• **Your goal**: Render the lines of the records below as a JSON list of strings, one string per line and with blank lines omitted. Begin at the line that contains "If going from" and stop after the line that contains "(x=84, y=623) <".

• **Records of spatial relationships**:
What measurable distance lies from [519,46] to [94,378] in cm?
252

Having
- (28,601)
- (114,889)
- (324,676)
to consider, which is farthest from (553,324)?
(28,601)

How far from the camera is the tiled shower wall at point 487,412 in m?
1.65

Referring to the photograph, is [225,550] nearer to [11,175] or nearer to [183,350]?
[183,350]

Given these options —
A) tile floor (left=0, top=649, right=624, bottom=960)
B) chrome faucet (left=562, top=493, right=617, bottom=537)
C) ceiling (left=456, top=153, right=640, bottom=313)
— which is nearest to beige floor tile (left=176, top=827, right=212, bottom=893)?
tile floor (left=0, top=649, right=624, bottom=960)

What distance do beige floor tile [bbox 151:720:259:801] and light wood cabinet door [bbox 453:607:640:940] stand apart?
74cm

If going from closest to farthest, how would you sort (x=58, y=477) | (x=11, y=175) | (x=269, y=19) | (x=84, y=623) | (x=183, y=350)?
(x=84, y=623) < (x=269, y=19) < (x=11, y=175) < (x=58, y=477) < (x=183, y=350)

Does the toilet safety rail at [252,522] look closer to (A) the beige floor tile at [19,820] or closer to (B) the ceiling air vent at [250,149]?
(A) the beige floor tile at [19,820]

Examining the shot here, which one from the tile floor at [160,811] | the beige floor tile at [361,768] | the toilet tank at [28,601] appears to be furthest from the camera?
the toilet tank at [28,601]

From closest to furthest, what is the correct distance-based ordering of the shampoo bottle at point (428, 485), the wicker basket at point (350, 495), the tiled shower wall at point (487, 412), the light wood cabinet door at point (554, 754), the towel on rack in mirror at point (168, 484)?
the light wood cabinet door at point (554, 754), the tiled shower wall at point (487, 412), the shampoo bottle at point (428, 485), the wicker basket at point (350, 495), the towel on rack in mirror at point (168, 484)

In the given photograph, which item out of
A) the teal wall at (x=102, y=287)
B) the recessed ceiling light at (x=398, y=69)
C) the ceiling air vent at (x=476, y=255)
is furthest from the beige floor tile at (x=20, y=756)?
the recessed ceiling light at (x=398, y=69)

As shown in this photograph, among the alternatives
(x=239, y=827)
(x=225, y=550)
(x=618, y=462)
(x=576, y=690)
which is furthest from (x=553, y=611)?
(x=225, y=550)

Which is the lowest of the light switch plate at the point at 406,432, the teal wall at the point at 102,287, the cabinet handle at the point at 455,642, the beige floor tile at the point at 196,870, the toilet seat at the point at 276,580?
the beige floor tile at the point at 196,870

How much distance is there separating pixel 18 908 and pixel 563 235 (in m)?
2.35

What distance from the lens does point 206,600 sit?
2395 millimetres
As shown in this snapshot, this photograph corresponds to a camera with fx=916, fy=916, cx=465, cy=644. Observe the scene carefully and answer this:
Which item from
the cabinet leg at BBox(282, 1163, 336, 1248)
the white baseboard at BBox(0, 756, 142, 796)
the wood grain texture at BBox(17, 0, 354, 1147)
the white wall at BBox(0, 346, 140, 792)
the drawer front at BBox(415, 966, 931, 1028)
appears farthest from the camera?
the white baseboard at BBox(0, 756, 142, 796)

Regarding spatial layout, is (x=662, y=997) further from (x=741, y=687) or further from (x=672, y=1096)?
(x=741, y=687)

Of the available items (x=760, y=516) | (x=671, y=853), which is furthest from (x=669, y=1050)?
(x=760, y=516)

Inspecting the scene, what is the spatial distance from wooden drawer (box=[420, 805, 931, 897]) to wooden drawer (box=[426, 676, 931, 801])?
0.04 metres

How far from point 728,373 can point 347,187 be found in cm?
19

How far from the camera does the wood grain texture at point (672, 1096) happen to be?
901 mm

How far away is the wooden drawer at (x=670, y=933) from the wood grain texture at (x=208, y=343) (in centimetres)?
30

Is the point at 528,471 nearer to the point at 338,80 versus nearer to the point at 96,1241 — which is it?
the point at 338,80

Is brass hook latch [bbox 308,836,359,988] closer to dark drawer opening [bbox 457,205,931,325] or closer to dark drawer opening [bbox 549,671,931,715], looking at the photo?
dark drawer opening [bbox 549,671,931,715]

• **Complete response**:
[
  "If going from closest to farthest, how would you sort (x=58, y=477) | (x=11, y=175) | (x=269, y=19) | (x=84, y=623) | (x=183, y=350)?",
  "(x=84, y=623) < (x=269, y=19) < (x=11, y=175) < (x=58, y=477) < (x=183, y=350)"
]